*Aufgaben*
• 1. Kopieren Sie aus dem Text über die Stahlskulpturen auf Schloss Steinhausen wortgetreu den Abschnitt, der mit „Vor einigen Tagen“ beginnt und mit „fotografieren zu lassen.“ endet.
• 2. Schreiben Sie den Bericht über Raymond Chatairas Schrottskulpturen in Witten im Anschluss an seinen letzten Satz weiter.

*Ausgewählter Textauszug*

------

Witten. Begehrte Fotomotive: Die riesigen Skulpturen des afrikanischen Künstlers Raymond Chataira locken viele Besucher zum Schloss Steinhausen.
Vor einigen Tagen hat Künstler Raymond Chataira seine Koffer und Kisten gepackt und ist zurück in seine Heimat Zimbabwe geflogen. 90 Tage hat er in Witten gewirkt und auf Schloss Steinhausen einen Zoo aus Stahltieren zurückgelassen. Die riesigen Skulpturen sorgen für Aufmerksamkeit: An den Wochenenden pilgern viele Besucher ins Muttental, um sich mit den Schrottkolossen fotografieren zu lassen.
Von „Selfie-Tourismus“ möchte Bastian Müller-Mühlinghaus, Chef der dort ansässigen Galerie Shona-Art, nicht sprechen, aber dass es „regelrechte Happenings“ auf dem Parkplatz vorm Schloss gibt, bestätigt er. Bei näherer Betrachtung muss man sagen: zu Recht! Chatairas Skulpturen wirken ungewohnt, raffiniert gemacht, inmitten der Landschaft beeindruckend. Aus Schrottteilen hat Raymond Chataira ein Pferd, Giraffen, Elefanten, Stiere oder ein Nashorn zusammengeschweißt.

------

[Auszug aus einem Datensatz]
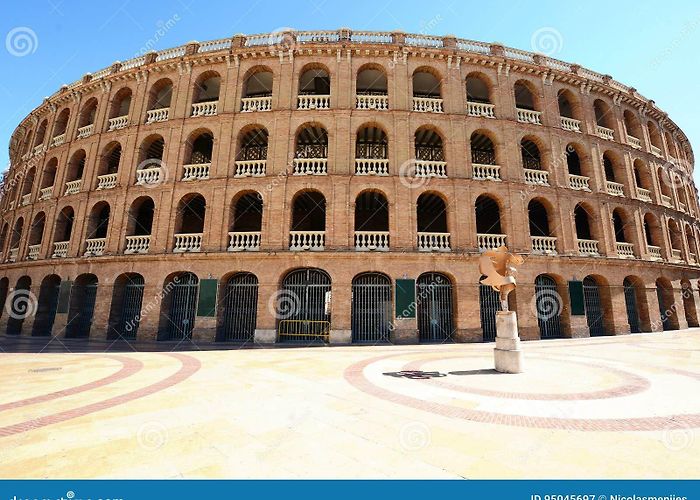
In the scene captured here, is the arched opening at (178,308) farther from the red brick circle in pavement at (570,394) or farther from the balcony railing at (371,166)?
the red brick circle in pavement at (570,394)

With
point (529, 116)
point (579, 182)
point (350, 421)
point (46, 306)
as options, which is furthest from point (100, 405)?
point (579, 182)

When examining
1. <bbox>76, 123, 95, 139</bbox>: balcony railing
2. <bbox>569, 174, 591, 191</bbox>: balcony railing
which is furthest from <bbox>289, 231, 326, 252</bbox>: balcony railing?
<bbox>76, 123, 95, 139</bbox>: balcony railing

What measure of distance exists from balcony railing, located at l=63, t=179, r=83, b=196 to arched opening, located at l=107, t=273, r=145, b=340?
7715 millimetres

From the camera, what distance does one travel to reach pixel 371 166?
1753 centimetres

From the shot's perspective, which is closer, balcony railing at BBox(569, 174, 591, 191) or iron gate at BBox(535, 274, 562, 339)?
iron gate at BBox(535, 274, 562, 339)

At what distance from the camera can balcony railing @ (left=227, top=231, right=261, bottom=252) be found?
53.3ft

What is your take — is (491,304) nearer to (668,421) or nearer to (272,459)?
(668,421)

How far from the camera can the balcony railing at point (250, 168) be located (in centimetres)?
1713

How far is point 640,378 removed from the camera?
25.7ft

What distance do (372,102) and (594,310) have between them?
59.3 feet

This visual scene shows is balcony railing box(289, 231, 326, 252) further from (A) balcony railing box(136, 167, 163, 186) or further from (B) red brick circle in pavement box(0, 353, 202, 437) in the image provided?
(A) balcony railing box(136, 167, 163, 186)

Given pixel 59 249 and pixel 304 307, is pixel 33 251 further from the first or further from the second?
pixel 304 307

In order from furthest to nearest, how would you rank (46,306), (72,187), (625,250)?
1. (72,187)
2. (46,306)
3. (625,250)

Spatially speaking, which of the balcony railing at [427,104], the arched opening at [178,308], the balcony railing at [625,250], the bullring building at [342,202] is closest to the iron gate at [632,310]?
the bullring building at [342,202]
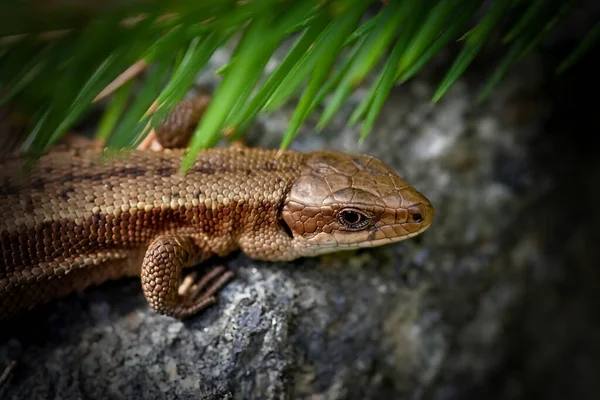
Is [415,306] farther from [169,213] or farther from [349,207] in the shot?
[169,213]

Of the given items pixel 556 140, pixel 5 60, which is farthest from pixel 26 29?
pixel 556 140

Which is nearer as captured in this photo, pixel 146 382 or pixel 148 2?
pixel 148 2

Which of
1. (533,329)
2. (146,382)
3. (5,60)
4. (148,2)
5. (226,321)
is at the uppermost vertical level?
(148,2)

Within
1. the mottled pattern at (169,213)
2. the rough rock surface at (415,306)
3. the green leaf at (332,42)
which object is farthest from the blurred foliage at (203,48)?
the rough rock surface at (415,306)

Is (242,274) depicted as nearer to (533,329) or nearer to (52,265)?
(52,265)

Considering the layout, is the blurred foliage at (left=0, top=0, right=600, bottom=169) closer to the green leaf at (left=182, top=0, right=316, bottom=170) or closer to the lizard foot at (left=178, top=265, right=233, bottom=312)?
the green leaf at (left=182, top=0, right=316, bottom=170)

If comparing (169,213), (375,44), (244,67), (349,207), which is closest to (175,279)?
(169,213)

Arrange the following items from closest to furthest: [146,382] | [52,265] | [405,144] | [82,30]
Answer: [82,30]
[146,382]
[52,265]
[405,144]
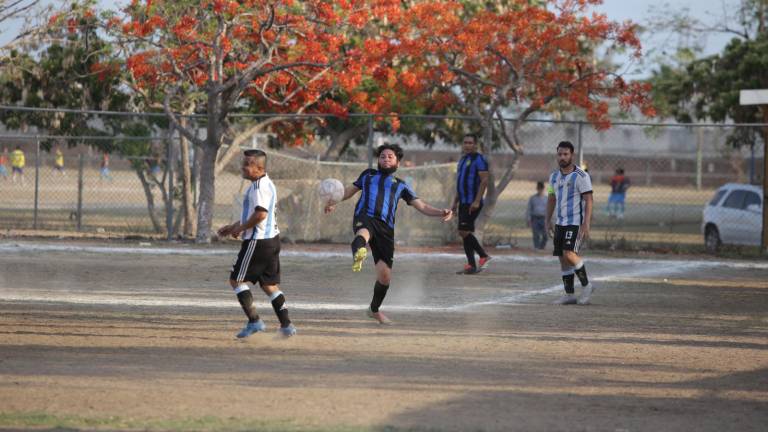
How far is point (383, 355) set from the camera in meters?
9.06

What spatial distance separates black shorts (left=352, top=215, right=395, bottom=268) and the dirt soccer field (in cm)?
73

------

*Lösungen*
• 1.
Vor einigen Tagen hat Künstler Raymond Chataira seine Koffer und Kisten gepackt und ist zurück in seine Heimat Zimbabwe geflogen. 90 Tage hat er in Witten gewirkt und auf Schloss Steinhausen einen Zoo aus Stahltieren zurückgelassen. Die riesigen Skulpturen sorgen für Aufmerksamkeit: An den Wochenenden pilgern viele Besucher ins Muttental, um sich mit den Schrottkolossen fotografieren zu lassen.

• 2.
Woraus die Figuren genau bestehen, ergründet sich beim näheren Hinsehen: Radkappen, Schutzbleche, Bremsscheiben, Fahrradritzel, eine Kupplung, Werkzeuge oder Besteck. Manche Metall-Silhouette glänzt noch silbrig wie bei dem gerade erst fertiggestellten Pferd. Oder sie hat bereits eine rostige Patina angesetzt, wie bei einem knubbeligen Elefantenbullen.
Schrottteile aus Afrika mitgebracht
Galerist Bastian Müller-Mühlinghaus hatte die Arbeiten des Künstlers im Winter bei einer Zimbabwe-Reise entdeckt und ihn für einen Arbeitsaufenthalt in Witten eingeladen. In dem südafrikanischen Land ist Raymond Chataira bereits ein bekannter Künstler, seine Skulpturen stehen zum Beispiel an vielen Tankstellen. Im April reiste der Mittdreißiger an, zum ersten Mal entdeckte er Europa. Im Gepäck hatte er einige „kleinere“ Tierskulpturen, so groß, dass sie gerade eben in einen Überseecontainer passten. Und sortierte Schrottteile, denn wer weiß, ob es so etwas in einem Industrieland überhaupt gibt?
Wie häufig sieht man Witten auf Instagram?
Die „Instagramability“ bewertet, wie gut sich die Stadt in dem sozialen Netzwerk Instagram darstellt. Unter dem #Witten wurden auf Instagram 131.620 Fotos gepostet (in Bochum 796.864, und in Dortmund 3.263.840).
Beliebte Motive für Selfies sind der Kemnader Stausee und die Ruhr, städtische Parks und der Hohenstein. Auch zahlreiche Geschäfte präsentieren sich auf der Online-Plattform. Am beliebtesten sind Fitnessstudios, Cafés, Tattoo Studios und die Stadtgalerie. Die Shona-Tiere schafften es (noch) nicht in dieses Ranking.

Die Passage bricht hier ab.